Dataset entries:

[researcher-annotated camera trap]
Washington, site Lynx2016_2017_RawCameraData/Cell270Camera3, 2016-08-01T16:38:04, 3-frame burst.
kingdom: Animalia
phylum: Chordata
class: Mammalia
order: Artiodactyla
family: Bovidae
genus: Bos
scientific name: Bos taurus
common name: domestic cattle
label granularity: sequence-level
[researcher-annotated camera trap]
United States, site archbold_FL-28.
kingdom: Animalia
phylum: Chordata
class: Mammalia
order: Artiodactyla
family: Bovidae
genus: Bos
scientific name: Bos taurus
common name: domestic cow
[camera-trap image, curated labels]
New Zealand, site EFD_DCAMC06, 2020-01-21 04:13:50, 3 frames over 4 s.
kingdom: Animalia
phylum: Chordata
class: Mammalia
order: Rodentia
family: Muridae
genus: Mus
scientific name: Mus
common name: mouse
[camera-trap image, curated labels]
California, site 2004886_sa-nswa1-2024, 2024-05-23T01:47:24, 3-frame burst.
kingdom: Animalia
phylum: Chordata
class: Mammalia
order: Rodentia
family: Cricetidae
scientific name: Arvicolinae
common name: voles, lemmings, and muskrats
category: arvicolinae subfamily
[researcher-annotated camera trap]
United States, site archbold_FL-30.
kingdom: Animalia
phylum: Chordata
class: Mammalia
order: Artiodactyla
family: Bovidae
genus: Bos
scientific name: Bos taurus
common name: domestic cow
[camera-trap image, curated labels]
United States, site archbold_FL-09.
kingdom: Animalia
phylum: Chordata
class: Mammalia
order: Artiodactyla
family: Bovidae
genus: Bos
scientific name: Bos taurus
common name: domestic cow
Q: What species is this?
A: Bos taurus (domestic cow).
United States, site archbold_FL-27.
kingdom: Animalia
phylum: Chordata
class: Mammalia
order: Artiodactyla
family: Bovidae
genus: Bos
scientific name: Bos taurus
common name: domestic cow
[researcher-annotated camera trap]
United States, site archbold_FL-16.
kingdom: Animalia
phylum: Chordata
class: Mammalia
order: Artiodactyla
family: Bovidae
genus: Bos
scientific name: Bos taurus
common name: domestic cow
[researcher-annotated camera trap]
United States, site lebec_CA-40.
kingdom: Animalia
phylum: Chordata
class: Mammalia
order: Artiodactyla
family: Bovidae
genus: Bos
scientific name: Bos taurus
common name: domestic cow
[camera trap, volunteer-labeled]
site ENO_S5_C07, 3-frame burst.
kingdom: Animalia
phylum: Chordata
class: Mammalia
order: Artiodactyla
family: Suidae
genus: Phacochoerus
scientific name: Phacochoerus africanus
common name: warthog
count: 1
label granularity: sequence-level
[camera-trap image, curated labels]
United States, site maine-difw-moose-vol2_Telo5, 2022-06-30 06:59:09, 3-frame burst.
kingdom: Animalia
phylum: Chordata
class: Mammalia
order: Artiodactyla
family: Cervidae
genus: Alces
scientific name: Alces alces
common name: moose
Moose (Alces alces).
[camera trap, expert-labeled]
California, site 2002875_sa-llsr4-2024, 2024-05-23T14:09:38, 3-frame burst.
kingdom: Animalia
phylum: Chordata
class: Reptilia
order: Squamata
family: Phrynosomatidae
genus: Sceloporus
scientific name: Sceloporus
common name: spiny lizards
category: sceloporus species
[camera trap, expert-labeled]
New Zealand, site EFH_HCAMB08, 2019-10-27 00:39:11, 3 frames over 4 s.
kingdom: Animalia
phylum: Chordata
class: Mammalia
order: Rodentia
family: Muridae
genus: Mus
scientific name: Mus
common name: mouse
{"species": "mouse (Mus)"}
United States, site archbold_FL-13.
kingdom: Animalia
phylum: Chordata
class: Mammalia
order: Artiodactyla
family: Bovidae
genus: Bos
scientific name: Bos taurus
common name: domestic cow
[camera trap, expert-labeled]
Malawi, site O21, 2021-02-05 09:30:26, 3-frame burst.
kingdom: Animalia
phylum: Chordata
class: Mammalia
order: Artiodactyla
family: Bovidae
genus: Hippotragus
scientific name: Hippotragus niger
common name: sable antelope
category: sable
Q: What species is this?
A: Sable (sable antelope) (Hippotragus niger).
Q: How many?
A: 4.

*Task requirements*.
Output the data above without altering a line.

*Output below*.
[researcher-annotated camera trap]
Washington, site Lynx2016_2017_RawCameraData/Cell270Camera3, 2016-08-01T16:38:04, 3-frame burst.
kingdom: Animalia
phylum: Chordata
class: Mammalia
order: Artiodactyla
family: Bovidae
genus: Bos
scientific name: Bos taurus
common name: domestic cattle
label granularity: sequence-level
[researcher-annotated camera trap]
United States, site archbold_FL-28.
kingdom: Animalia
phylum: Chordata
class: Mammalia
order: Artiodactyla
family: Bovidae
genus: Bos
scientific name: Bos taurus
common name: domestic cow
[camera-trap image, curated labels]
New Zealand, site EFD_DCAMC06, 2020-01-21 04:13:50, 3 frames over 4 s.
kingdom: Animalia
phylum: Chordata
class: Mammalia
order: Rodentia
family: Muridae
genus: Mus
scientific name: Mus
common name: mouse
[camera-trap image, curated labels]
California, site 2004886_sa-nswa1-2024, 2024-05-23T01:47:24, 3-frame burst.
kingdom: Animalia
phylum: Chordata
class: Mammalia
order: Rodentia
family: Cricetidae
scientific name: Arvicolinae
common name: voles, lemmings, and muskrats
category: arvicolinae subfamily
[researcher-annotated camera trap]
United States, site archbold_FL-30.
kingdom: Animalia
phylum: Chordata
class: Mammalia
order: Artiodactyla
family: Bovidae
genus: Bos
scientific name: Bos taurus
common name: domestic cow
[camera-trap image, curated labels]
United States, site archbold_FL-09.
kingdom: Animalia
phylum: Chordata
class: Mammalia
order: Artiodactyla
family: Bovidae
genus: Bos
scientific name: Bos taurus
common name: domestic cow
Q: What species is this?
A: Bos taurus (domestic cow).
United States, site archbold_FL-27.
kingdom: Animalia
phylum: Chordata
class: Mammalia
order: Artiodactyla
family: Bovidae
genus: Bos
scientific name: Bos taurus
common name: domestic cow
[researcher-annotated camera trap]
United States, site archbold_FL-16.
kingdom: Animalia
phylum: Chordata
class: Mammalia
order: Artiodactyla
family: Bovidae
genus: Bos
scientific name: Bos taurus
common name: domestic cow
[researcher-annotated camera trap]
United States, site lebec_CA-40.
kingdom: Animalia
phylum: Chordata
class: Mammalia
order: Artiodactyla
family: Bovidae
genus: Bos
scientific name: Bos taurus
common name: domestic cow
[camera trap, volunteer-labeled]
site ENO_S5_C07, 3-frame burst.
kingdom: Animalia
phylum: Chordata
class: Mammalia
order: Artiodactyla
family: Suidae
genus: Phacochoerus
scientific name: Phacochoerus africanus
common name: warthog
count: 1
label granularity: sequence-level
[camera-trap image, curated labels]
United States, site maine-difw-moose-vol2_Telo5, 2022-06-30 06:59:09, 3-frame burst.
kingdom: Animalia
phylum: Chordata
class: Mammalia
order: Artiodactyla
family: Cervidae
genus: Alces
scientific name: Alces alces
common name: moose
Moose (Alces alces).
[camera trap, expert-labeled]
California, site 2002875_sa-llsr4-2024, 2024-05-23T14:09:38, 3-frame burst.
kingdom: Animalia
phylum: Chordata
class: Reptilia
order: Squamata
family: Phrynosomatidae
genus: Sceloporus
scientific name: Sceloporus
common name: spiny lizards
category: sceloporus species
[camera trap, expert-labeled]
New Zealand, site EFH_HCAMB08, 2019-10-27 00:39:11, 3 frames over 4 s.
kingdom: Animalia
phylum: Chordata
class: Mammalia
order: Rodentia
family: Muridae
genus: Mus
scientific name: Mus
common name: mouse
{"species": "mouse (Mus)"}
United States, site archbold_FL-13.
kingdom: Animalia
phylum: Chordata
class: Mammalia
order: Artiodactyla
family: Bovidae
genus: Bos
scientific name: Bos taurus
common name: domestic cow
[camera trap, expert-labeled]
Malawi, site O21, 2021-02-05 09:30:26, 3-frame burst.
kingdom: Animalia
phylum: Chordata
class: Mammalia
order: Artiodactyla
family: Bovidae
genus: Hippotragus
scientific name: Hippotragus niger
common name: sable antelope
category: sable
Q: What species is this?
A: Sable (sable antelope) (Hippotragus niger).
Q: How many?
A: 4.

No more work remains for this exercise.